大谷、人生初レギュラー争い!プホルス、ボアとDH三つ巴「強い気持ちで」

2018年12月14日6時0分  スポーツ報知
  • 表彰式後、厳しい表情で報道陣の質問に答えるエンゼルス・大谷(カメラ・頓所 美代子)
  • 表彰式でマグロをプレゼントされ笑顔を見せるエンゼルスの大谷翔平(中央右)

 エンゼルスの大谷翔平投手(24)が13日、都内ホテルで行われた「2018 毎日スポーツ人賞」の表彰式に出席。10月1日に右肘内側側副じん帯の再建術(トミー・ジョン手術)を受け、来季は打者一本での勝負。この日、チームには今季20発のボアが加入し、指名打者のレギュラー争いは激化が予想される。“人生初”となる定位置争奪戦へ「今年以上の活躍ができるように」と意気込んだ。

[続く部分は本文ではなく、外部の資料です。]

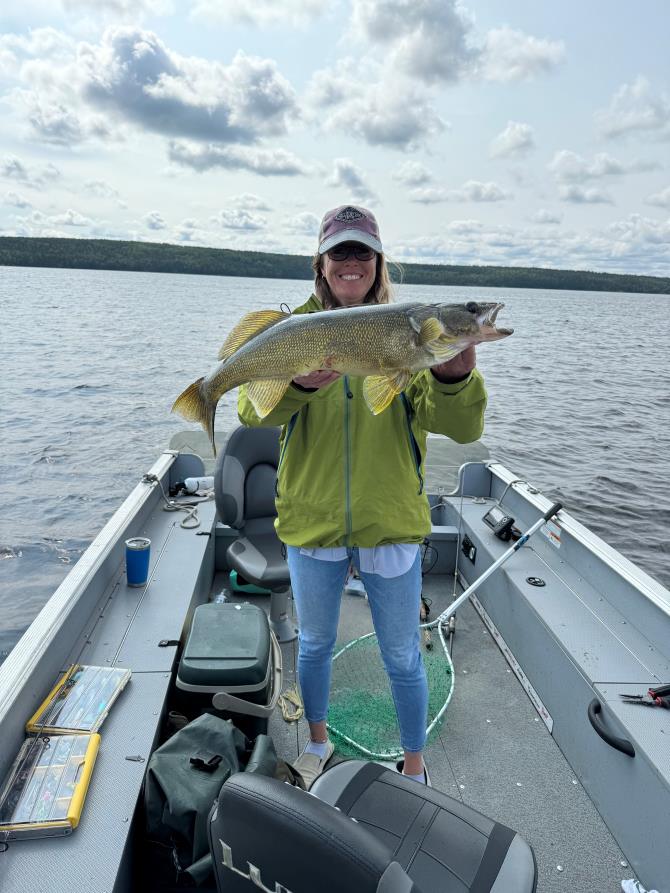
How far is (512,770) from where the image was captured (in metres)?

 新人王では満足しない。大谷は淡々とした口調の中に、打者一本で臨む19年へ強い意気込みを口にした。

 「今年以上の活躍ができるように頑張りたい。(チームは)毎年入れ替わりが激しいですし、その中で自分のポジションを1年間キープしていけるように。復帰した時に最初から全力を出していきたい」

 右肘の手術明けということもあり、来季の大谷はDHか代打での出場になる。チームにはこの日、DH兼一塁手で今季まで4年連続で20本塁打を放った体重120キロの巨漢スラッガー・ボアがフィリーズから加入した。さらに通算3082安打の正一塁手・プホルスは8月に左膝手術を受け、守備に就けるかが不透明だけに、DHに回る可能性もある。ライバルはともに大砲。激しいDH争いが待つ中で、大谷は今季以上のインパクトを誓った。

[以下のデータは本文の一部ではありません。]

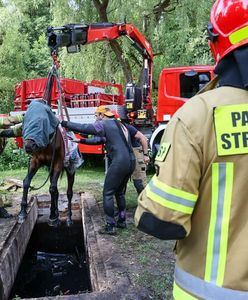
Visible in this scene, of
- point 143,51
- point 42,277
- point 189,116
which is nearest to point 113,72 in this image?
point 143,51

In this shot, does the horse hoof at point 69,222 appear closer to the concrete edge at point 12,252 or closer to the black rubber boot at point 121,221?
the concrete edge at point 12,252

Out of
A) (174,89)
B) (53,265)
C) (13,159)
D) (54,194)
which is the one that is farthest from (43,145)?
(13,159)

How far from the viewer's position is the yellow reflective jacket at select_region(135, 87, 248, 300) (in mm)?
1343

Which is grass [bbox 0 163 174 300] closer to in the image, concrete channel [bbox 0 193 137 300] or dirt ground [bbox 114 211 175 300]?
dirt ground [bbox 114 211 175 300]

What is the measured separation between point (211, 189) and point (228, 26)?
59cm

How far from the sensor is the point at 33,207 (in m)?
7.43

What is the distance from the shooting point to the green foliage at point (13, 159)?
1348cm

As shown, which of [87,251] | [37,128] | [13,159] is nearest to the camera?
[37,128]

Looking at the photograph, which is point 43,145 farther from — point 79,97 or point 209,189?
point 79,97

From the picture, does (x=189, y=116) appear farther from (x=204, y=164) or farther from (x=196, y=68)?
(x=196, y=68)

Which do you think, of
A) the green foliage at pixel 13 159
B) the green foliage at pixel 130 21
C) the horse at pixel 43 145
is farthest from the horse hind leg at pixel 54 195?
the green foliage at pixel 130 21

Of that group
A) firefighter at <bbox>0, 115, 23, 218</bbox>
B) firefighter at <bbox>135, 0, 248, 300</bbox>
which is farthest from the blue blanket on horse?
firefighter at <bbox>135, 0, 248, 300</bbox>

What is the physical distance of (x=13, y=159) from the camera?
1385 centimetres

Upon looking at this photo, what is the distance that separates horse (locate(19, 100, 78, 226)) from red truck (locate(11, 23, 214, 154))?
198cm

 人生初の大手術にも屈しない。現在は10月1日に受けた右肘手術からのリハビリ中。ウィンターミーティングに参加中のオースマス新監督が「開幕戦でプレーする準備は期待していない。20年以降に投手として活躍するためにも医療スタッフの意見を尊重し、慎重に対処したい」と来季の起用方針を示したが、シーズン序盤での復帰が期待される。「すごく順調」というリハビリ生活を送る中、2月中旬のスプリングトレーニングへの青写真が描けてきた。

 「確実にバットは振れていたいと思っています。ティー打撃も始められれば十分。そこまでの過程が大事。今が大事」。この日も「練習の強度も徐々に上がっている」というリハビリに取り組んでから表彰式に出席した。

 打者では今季104試合出場し、打率2割8分5厘、22本塁打、61打点、10盗塁を記録。「(試合の)出方が特殊。これという数字がないのが特徴」と苦笑いしたものの、来季は30本塁打&100打点超えも期待できる。

 「今年は挑戦の1年。最初から最後まで、その気持ちで頑張れたのが良かった。また来年も強い気持ちで頑張りたい」

 2年目のジンクスなど感じさせない圧倒的なパフォーマンスを見せつける。(小谷 真弥)

 ◆プホルスという男 メジャーで4人しかいない通算3000安打&600本塁打をマークし、野球殿堂入り確実なスラッガー。今年1月にロサンゼルスで大谷と一緒にトレーニング。二刀流入団で昨年のDH専任から一塁もこなした心優しき人物。エ軍との10年2億5400万ドルの超大型契約がまだ3年残っている。今年も8月に左膝の手術で終盤欠場し、史上4人目の通算2000打点にあと18のまま。大記録をきっかけに完全復活をファンは待っている。

 ◆ボアという男 今年7月にフィリーズに移籍し、一塁手として4年連続20本塁打をマークしている体重120キロの巨漢スラッガー。昨夏の本拠マイアミで行われた球宴前日の本塁打競争では1回戦で優勝したジャッジ(ヤンキース)に敗れたものの、いきなり22発をたたき込んで地元ファンを熱狂させた。昨年12月には来日してマーリンズ時代チームメートで信奉するイチローとともに、神戸で一緒に自主トレに励んだことでも話題になった。